■ **EXTRAIT À LIRE**:

Une manifestation semblable a eu lieu dans la ville de La Lima, dans le département de Cortés, dans le nord du pays, tandis que les opposants au putsch procédaient à des barrages de routes dans les environs de San Pedro Sula, la deuxième ville du pays, située à quelque 250 kilomètres au nord de Tegucigalpa.
Des organisations du Front des étudiants contre le coup d’Etat ont également effectué une marche de protestation dans la capitale contre le gouvernement de facto et pour la défense des conquêtes en matière d’éducation, que la clique de Micheletti a dit vouloir annuler.
Des organisations féminines se sont rassemblées devant l’ambassade des Etats-Unis pour exiger de ce pays qu’il ne reconnaisse pas le régime de facto, cesse de soutenir l’extrême droite et prenne des mesures efficaces contre les putschistes.
«Cette lutte va au-delà du rétablissement de Manuel Zelaya dans ses fonctions. Nous luttons pour l’aboutissement de nos revendications historiques», a déclaré l’une des manifestantes interrogée par l’agence Telesur.

Le dirigeant paysan Rafael Alegria a expliqué à l’agence Prensa Latina que les protestations populaires continueront jusqu’à ce que l’Etat de droit soit rétabli et jusqu’au retour du président constitutionnel Manuel Zelaya.
Alegria a annoncé que jeudi et vendredi, les travailleurs et le peuple en général paralyseront les institutions publiques et le réseau routier, et multiplieront les manifestations de soutien à la grève générale de 48 heures.
Entre-temps, le régime de facto a interpellé 121 citoyens nicaraguayens, vénézuéliens, colombiens et iraniens pour enquêter sur leurs activités dans ce pays, a révélé un porte-parole du Secrétariat à la sécurité, dont fait état l’agence ANSA.
REJET DU VENEZUELA
Le gouvernement vénézuélien a annoncé qu’il ignorait le contenu et le droit des autorités illégitimes du Honduras quant à leur intention d’expulser son personnel diplomatico-administratif, technique et des services.
Un communiqué du ministère des Affaires étrangères du Venezuela qualifie d’absurde l’annonce, rendue publique hier, quant à l’expulsion de tout son personnel diplomatique dans les 72 heures.
A cet égard, des dirigeants populaires du Honduras ont manifesté leur solidarité au Venezuela.
URIBE RECOIT LE CHEF DE LA DIPLOMATIE PUTSCHISTE
Depuis Bogota, l’agence DPA signale que le ministre hondurien des Affaires étrangères du régime de facto, Carlos Lopez, a été reçu par le président colombien Alvaro Uribe.
Lopez conduisait une délégation hondurienne composée de huit personnes qui s’est réunie à Bogota avec Uribe, au terme d’une cérémonie présidée par Uribe pour fixer les sessions du Congrès.

■ **FICHES**:
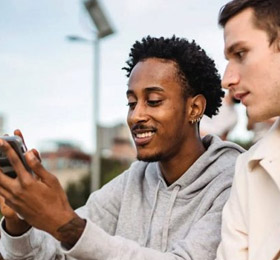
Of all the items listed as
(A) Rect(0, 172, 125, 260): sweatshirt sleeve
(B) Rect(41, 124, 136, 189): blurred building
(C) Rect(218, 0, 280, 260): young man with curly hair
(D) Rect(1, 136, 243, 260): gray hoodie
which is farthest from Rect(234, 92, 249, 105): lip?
(B) Rect(41, 124, 136, 189): blurred building

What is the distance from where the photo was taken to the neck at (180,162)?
303 centimetres

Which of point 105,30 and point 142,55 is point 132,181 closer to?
point 142,55

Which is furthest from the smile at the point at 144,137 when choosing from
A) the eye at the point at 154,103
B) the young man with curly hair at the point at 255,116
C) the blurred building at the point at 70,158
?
the blurred building at the point at 70,158

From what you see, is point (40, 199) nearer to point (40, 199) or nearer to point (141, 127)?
point (40, 199)

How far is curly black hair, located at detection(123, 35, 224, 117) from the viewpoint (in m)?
3.08

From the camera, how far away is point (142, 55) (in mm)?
3170

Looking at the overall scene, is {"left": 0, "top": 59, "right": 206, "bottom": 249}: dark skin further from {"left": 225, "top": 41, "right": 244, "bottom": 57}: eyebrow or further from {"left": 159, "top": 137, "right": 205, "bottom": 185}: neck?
{"left": 225, "top": 41, "right": 244, "bottom": 57}: eyebrow

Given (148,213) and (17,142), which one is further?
(148,213)

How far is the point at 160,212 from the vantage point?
3006 millimetres

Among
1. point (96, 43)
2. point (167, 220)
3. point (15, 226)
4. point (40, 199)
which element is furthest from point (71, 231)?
point (96, 43)

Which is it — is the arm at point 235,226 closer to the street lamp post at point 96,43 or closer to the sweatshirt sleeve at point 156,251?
the sweatshirt sleeve at point 156,251

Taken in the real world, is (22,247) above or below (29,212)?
below

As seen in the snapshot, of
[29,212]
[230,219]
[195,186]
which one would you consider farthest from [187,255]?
[29,212]

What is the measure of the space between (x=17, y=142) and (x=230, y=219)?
2.92 ft
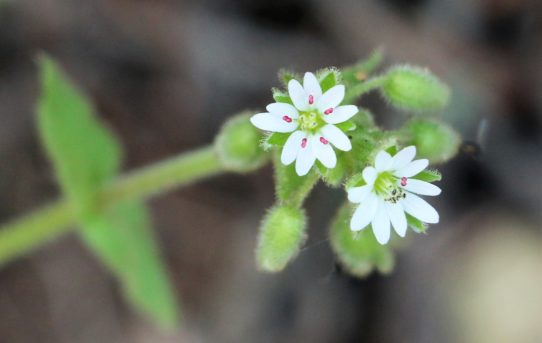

■ **CONSIGNES**:
• a. D'après l'extrait, de combien de personnes se composait la délégation hondurienne conduite par Carlos Lopez à Bogota ?
• b. Recopiez le passage de l'extrait en commençant par «Le dirigeant paysan» et en continuant jusqu'à «constitutionnel Manuel Zelaya.».

■ **RÉPONSES**:
• a. Elle se composait de huit personnes.

• b.
Le dirigeant paysan Rafael Alegria a expliqué à l’agence Prensa Latina que les protestations populaires continueront jusqu’à ce que l’Etat de droit soit rétabli et jusqu’au retour du président constitutionnel Manuel Zelaya.